By staging a tournament, you think you are doing something fun for the community to get involved in.  Unfortunately, one or two of the teachers think that for the pleasure of having some time off school, they should be entitled to various ‘incentives’ such as payment (on top of their wages) or lunch, despite the fact the matches were starting at three in the afternoon.

I had experienced this previously when Volunteer Uganda staged a netball tournament.  One of the schools had no volunteer teacher, so I was asked to be their token mzungu supporter.  Despite having never been to the school, not knowing any of the pupils, and having to cheer the team on against schools I had coached at and was extremely fond of, I performed my role with vigour.  Afterwards I ran into town and bought every member of the team a packet of biscuits, one of the few snacks available in rural Uganda.  The players polished them off straight away and were extremely appreciative.  Then their teacher came over and instead of being grateful, moaned that I had only provided biscuits and no water!  I was annoyed for two reasons – not only had I made what I thought what was a kind gesture, but also Volunteer Uganda had supplied bottles of water for the teams anyway…

Anyway, I digress.  I have heard from VU colleagues that in previous tournaments, teachers have often disagreed with refereeing decisions and see nothing wrong with shouting ‘corruption’ in front of the children, going against the golden rule that ‘the referee is always right’.  This sets an awful example to the pupils, that it is acceptable to disrespect the official.

During one of the games I was refereeing, everything was going smoothly until the ball bounced up in the penalty area and hit a player on the chest.  I shouted and signalled play on, but a few seconds later, another player suddenly caught the ball because his teacher on the touchline had told him that it was a penalty, which was not the case.  I was furious because the teacher had undermined me as a referee, in effect teaching his pupils that the referee’s decision is not final.  Of course I have played a lot of football and complain about decisions that don’t go my way, but when working with young players, one of the first things you learn on your FA Level 1 course is that as their coach, you are a role model to the children.  You are taught to manage the behaviour of parents on the touchline, yet here he was teaching his pupils to listen to him and not the referee’s whistle.

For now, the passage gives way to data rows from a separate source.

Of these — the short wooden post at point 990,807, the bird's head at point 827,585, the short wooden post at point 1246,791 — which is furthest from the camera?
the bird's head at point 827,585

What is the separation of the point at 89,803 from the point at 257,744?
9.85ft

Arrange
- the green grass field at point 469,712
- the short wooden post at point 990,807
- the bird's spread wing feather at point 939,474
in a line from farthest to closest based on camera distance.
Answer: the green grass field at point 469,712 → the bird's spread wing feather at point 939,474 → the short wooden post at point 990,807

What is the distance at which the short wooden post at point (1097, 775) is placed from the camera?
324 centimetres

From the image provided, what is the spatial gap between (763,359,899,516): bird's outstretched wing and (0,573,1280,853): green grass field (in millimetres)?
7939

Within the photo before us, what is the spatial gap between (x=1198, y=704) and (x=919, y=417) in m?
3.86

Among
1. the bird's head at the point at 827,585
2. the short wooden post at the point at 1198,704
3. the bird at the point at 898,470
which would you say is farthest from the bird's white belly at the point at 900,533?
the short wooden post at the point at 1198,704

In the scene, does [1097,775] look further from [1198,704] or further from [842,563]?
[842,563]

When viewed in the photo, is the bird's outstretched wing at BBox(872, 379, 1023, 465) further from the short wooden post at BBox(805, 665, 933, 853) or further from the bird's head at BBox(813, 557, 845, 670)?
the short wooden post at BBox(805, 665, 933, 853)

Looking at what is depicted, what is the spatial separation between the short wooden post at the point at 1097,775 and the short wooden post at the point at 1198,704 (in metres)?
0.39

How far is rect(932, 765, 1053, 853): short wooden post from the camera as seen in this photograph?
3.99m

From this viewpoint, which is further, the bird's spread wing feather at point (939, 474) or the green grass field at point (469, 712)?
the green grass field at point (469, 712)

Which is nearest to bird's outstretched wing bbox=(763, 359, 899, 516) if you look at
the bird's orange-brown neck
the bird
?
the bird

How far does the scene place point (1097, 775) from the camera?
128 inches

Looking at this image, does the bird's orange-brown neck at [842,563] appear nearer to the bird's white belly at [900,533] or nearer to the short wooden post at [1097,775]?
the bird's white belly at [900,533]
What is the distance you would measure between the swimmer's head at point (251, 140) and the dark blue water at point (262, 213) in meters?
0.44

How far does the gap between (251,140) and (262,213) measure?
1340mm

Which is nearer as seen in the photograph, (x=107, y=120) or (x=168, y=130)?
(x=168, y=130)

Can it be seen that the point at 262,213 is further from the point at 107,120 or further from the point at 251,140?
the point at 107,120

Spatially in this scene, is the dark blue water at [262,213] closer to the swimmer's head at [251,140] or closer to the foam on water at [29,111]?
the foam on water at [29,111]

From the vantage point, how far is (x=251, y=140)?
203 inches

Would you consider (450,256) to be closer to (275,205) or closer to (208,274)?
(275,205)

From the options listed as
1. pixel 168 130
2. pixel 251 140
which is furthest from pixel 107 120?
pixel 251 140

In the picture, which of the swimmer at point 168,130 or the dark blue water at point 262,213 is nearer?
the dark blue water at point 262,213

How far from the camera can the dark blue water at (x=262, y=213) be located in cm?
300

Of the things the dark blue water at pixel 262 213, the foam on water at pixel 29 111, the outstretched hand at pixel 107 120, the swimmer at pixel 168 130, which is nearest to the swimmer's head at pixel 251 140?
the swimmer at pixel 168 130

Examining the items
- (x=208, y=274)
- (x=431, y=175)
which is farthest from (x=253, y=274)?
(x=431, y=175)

Later on the same day, another teacher called his team off the pitch, saying that the opposition was fielding a player who did not attend that school.  We told him to play the match, and we would check the school records later.  If something was amiss, we would award his school the victory, irrespective of the result of the game.  The pupils initially refused, having taken their lead from their teacher…again to my mind really irresponsible behaviour from a supposed role model.